Mr Swaibu Sula Mbaaya Makumbi, a social rights activist and senior citizen in Masaka City, said the children’s park is one of many public properties that were illegally sold off to private developers.
“On several occasions, we have invited the minister of Lands to camp in Masaka and exhaustively investigate or order an audit into public property transactions, but no action has been taken in the last four years,” he said.
Mr Makumbi wants the officer at Masaka Zonal land office who issued the title of 2011 arrested, adding that the officer should resign in public interest.
“In Masaka City, we don’t have public servants but mere salary earners who are occupying offices to aid theft and fraudulent transactions on public properties,” Mr Makumbi said.
He said that even committees tasked to investigate how public properties ended up in individual hands have failed because the people involved in the deals are powerful and have frustrated all the processes through corruption and intimidation.
Ms Alice Nannungi, the chairperson of Masaka City Building Control Committee, said someone who claimed to be a member of late Kakumba’s family approached her seeking a permit to fence off the Children’s park to pave way for its redevelopment last month.
“Kakumba’s family proved ownership with a land title issued in 2011, but when I consulted with the city council they equally had another title and that is why they turned away the woman who wanted a holding permit,” she said.
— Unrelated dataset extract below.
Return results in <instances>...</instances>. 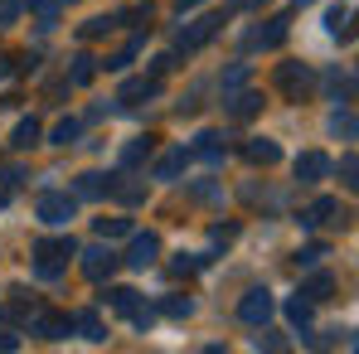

Daily Monitor’s efforts to speak to Kakumba’s family were futile, save for Mr Isaac Mayanja, who, however, declined to comment on the matter.
“You Monitor (Monitor Publications Limited) people, you failed our plan to take that land adjacent to Masaka Central Police Station and now you have started on this, why are you following us?” he said before hanging up the telephone.
Meanwhile, Mr Baker Mugaino, the acting commissioner of land registration in the Ministry of Lands, said: “I cannot comment on something I did not authorise , let the Masaka Zonal Land Office handle ,” he said by telephone
However, officials at Masaka Zonal Land Office declined to comment on the matter. The officials instead referred this publication to Ministry of Lands spokesperson, Mr Denis Obbo.
By press time, Mr Obbo had not answered our repeated phone calls. Neither did he return our calls.
According to Mr Sam Ssekyewa, a Masaka based lawyer , the law provides that where there are two title deeds in respect of the same land , the first one to be issued is the one protected by law .
“The law envisaged such a scenario and the commissioner of Land Registry under Section 91 of the Land (Amendment ) Act ,2004 has the powers to cancel the second title for having been issued in error,” he said.
Mr Ssekyewa said some people in land offices normally do not come on the ground and usually base their decisions on the information in the system to issue new titles.
“Sometimes they take a long time to update their data and when they issue a certificate that overlaps another certificate that is when they realise that the second one was issued in error,” he said.
Last year, it emerged that a total of 20 land titles for properties owned by the city were missing.
The city property inventory indicates that the affected properties include Kkumbu Playground, Masaka Regional Referral Hospital mortuary, the newly constructed Masaka central market, Katwe market, Masaka bus park, and mayor’s chambers.
Others are Old Kkumbu Estate, Lions Nursery School, Masaka public library, Kkumbu Forest Reserve, Transit parking yard, Kyabakuza Health Centre II, Kimaanya residential house, Masaka Golf Course, and several green belts and plots within the central business area.
Ms Florence Namayanja, the Masaka City mayor, recently said some private developers who fraudulently acquired public land have since used some of them as collateral to secure bank loans.
In June 2015, the High Court in Masaka issued an injunction suspending the district land board from conducting any transactions on land and properties owned or managed by the council .
This followed an application filed by some council authorities challenging what they termed as continued irregular sale and allocation of the public land in the area.